[Opening EXTRACTED ENTRIES section]

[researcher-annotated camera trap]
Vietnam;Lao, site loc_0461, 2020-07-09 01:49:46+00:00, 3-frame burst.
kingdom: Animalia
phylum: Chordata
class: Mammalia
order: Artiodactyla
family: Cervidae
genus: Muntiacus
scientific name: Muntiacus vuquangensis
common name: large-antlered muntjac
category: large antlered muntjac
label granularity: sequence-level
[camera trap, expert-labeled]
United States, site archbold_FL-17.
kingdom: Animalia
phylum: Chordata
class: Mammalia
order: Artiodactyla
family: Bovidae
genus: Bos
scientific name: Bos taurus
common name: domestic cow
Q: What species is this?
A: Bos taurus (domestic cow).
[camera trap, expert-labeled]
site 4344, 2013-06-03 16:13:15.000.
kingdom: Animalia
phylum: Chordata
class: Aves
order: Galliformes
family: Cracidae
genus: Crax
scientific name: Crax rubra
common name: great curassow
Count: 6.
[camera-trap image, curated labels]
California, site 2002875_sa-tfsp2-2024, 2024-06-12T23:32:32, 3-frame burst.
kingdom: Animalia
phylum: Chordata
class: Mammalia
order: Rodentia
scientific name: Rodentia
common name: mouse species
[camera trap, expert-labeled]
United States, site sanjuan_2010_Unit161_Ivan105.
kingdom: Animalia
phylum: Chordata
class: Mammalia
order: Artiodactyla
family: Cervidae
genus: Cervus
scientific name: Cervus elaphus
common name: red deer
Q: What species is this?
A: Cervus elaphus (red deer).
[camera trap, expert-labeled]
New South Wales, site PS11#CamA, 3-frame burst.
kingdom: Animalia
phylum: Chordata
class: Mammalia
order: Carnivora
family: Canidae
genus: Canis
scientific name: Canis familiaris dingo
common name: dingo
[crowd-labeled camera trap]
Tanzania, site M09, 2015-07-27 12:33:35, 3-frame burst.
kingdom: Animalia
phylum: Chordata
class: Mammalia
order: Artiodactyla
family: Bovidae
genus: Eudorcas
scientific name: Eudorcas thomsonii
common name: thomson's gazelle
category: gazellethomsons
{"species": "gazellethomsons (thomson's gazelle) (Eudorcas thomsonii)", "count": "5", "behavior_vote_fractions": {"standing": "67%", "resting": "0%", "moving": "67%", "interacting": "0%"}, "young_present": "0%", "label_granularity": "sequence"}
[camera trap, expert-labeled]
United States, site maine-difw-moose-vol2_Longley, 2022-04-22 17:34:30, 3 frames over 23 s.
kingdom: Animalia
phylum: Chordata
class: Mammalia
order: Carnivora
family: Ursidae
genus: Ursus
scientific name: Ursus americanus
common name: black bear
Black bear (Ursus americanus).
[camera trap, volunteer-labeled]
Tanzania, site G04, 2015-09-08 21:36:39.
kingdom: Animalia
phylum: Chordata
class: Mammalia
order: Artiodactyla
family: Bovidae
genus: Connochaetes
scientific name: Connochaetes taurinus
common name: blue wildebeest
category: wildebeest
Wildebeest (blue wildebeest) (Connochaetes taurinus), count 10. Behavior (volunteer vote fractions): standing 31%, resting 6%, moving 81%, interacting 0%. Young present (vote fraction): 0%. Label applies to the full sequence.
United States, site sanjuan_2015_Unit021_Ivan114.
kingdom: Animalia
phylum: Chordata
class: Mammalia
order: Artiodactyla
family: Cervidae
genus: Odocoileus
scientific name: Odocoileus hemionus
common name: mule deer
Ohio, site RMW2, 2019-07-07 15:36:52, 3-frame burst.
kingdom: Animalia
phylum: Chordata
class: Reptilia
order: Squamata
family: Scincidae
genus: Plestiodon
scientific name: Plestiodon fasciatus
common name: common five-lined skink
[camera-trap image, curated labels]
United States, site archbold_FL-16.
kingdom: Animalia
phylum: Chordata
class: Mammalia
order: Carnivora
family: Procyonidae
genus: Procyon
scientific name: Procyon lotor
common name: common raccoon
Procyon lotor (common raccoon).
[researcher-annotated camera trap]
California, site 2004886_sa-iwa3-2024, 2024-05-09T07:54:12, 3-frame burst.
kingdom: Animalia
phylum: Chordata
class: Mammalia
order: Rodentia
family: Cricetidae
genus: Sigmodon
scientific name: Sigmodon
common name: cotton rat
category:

[Closing EXTRACTED ENTRIES section]

__EXERCISE DIRECTIONS__. Give back every record exactly.

__EXPECTED ANSWER__.
[researcher-annotated camera trap]
Vietnam;Lao, site loc_0461, 2020-07-09 01:49:46+00:00, 3-frame burst.
kingdom: Animalia
phylum: Chordata
class: Mammalia
order: Artiodactyla
family: Cervidae
genus: Muntiacus
scientific name: Muntiacus vuquangensis
common name: large-antlered muntjac
category: large antlered muntjac
label granularity: sequence-level
[camera trap, expert-labeled]
United States, site archbold_FL-17.
kingdom: Animalia
phylum: Chordata
class: Mammalia
order: Artiodactyla
family: Bovidae
genus: Bos
scientific name: Bos taurus
common name: domestic cow
Q: What species is this?
A: Bos taurus (domestic cow).
[camera trap, expert-labeled]
site 4344, 2013-06-03 16:13:15.000.
kingdom: Animalia
phylum: Chordata
class: Aves
order: Galliformes
family: Cracidae
genus: Crax
scientific name: Crax rubra
common name: great curassow
Count: 6.
[camera-trap image, curated labels]
California, site 2002875_sa-tfsp2-2024, 2024-06-12T23:32:32, 3-frame burst.
kingdom: Animalia
phylum: Chordata
class: Mammalia
order: Rodentia
scientific name: Rodentia
common name: mouse species
[camera trap, expert-labeled]
United States, site sanjuan_2010_Unit161_Ivan105.
kingdom: Animalia
phylum: Chordata
class: Mammalia
order: Artiodactyla
family: Cervidae
genus: Cervus
scientific name: Cervus elaphus
common name: red deer
Q: What species is this?
A: Cervus elaphus (red deer).
[camera trap, expert-labeled]
New South Wales, site PS11#CamA, 3-frame burst.
kingdom: Animalia
phylum: Chordata
class: Mammalia
order: Carnivora
family: Canidae
genus: Canis
scientific name: Canis familiaris dingo
common name: dingo
[crowd-labeled camera trap]
Tanzania, site M09, 2015-07-27 12:33:35, 3-frame burst.
kingdom: Animalia
phylum: Chordata
class: Mammalia
order: Artiodactyla
family: Bovidae
genus: Eudorcas
scientific name: Eudorcas thomsonii
common name: thomson's gazelle
category: gazellethomsons
{"species": "gazellethomsons (thomson's gazelle) (Eudorcas thomsonii)", "count": "5", "behavior_vote_fractions": {"standing": "67%", "resting": "0%", "moving": "67%", "interacting": "0%"}, "young_present": "0%", "label_granularity": "sequence"}
[camera trap, expert-labeled]
United States, site maine-difw-moose-vol2_Longley, 2022-04-22 17:34:30, 3 frames over 23 s.
kingdom: Animalia
phylum: Chordata
class: Mammalia
order: Carnivora
family: Ursidae
genus: Ursus
scientific name: Ursus americanus
common name: black bear
Black bear (Ursus americanus).
[camera trap, volunteer-labeled]
Tanzania, site G04, 2015-09-08 21:36:39.
kingdom: Animalia
phylum: Chordata
class: Mammalia
order: Artiodactyla
family: Bovidae
genus: Connochaetes
scientific name: Connochaetes taurinus
common name: blue wildebeest
category: wildebeest
Wildebeest (blue wildebeest) (Connochaetes taurinus), count 10. Behavior (volunteer vote fractions): standing 31%, resting 6%, moving 81%, interacting 0%. Young present (vote fraction): 0%. Label applies to the full sequence.
United States, site sanjuan_2015_Unit021_Ivan114.
kingdom: Animalia
phylum: Chordata
class: Mammalia
order: Artiodactyla
family: Cervidae
genus: Odocoileus
scientific name: Odocoileus hemionus
common name: mule deer
Ohio, site RMW2, 2019-07-07 15:36:52, 3-frame burst.
kingdom: Animalia
phylum: Chordata
class: Reptilia
order: Squamata
family: Scincidae
genus: Plestiodon
scientific name: Plestiodon fasciatus
common name: common five-lined skink
[camera-trap image, curated labels]
United States, site archbold_FL-16.
kingdom: Animalia
phylum: Chordata
class: Mammalia
order: Carnivora
family: Procyonidae
genus: Procyon
scientific name: Procyon lotor
common name: common raccoon
Procyon lotor (common raccoon).
[researcher-annotated camera trap]
California, site 2004886_sa-iwa3-2024, 2024-05-09T07:54:12, 3-frame burst.
kingdom: Animalia
phylum: Chordata
class: Mammalia
order: Rodentia
family: Cricetidae
genus: Sigmodon
scientific name: Sigmodon
common name: cotton rat
category:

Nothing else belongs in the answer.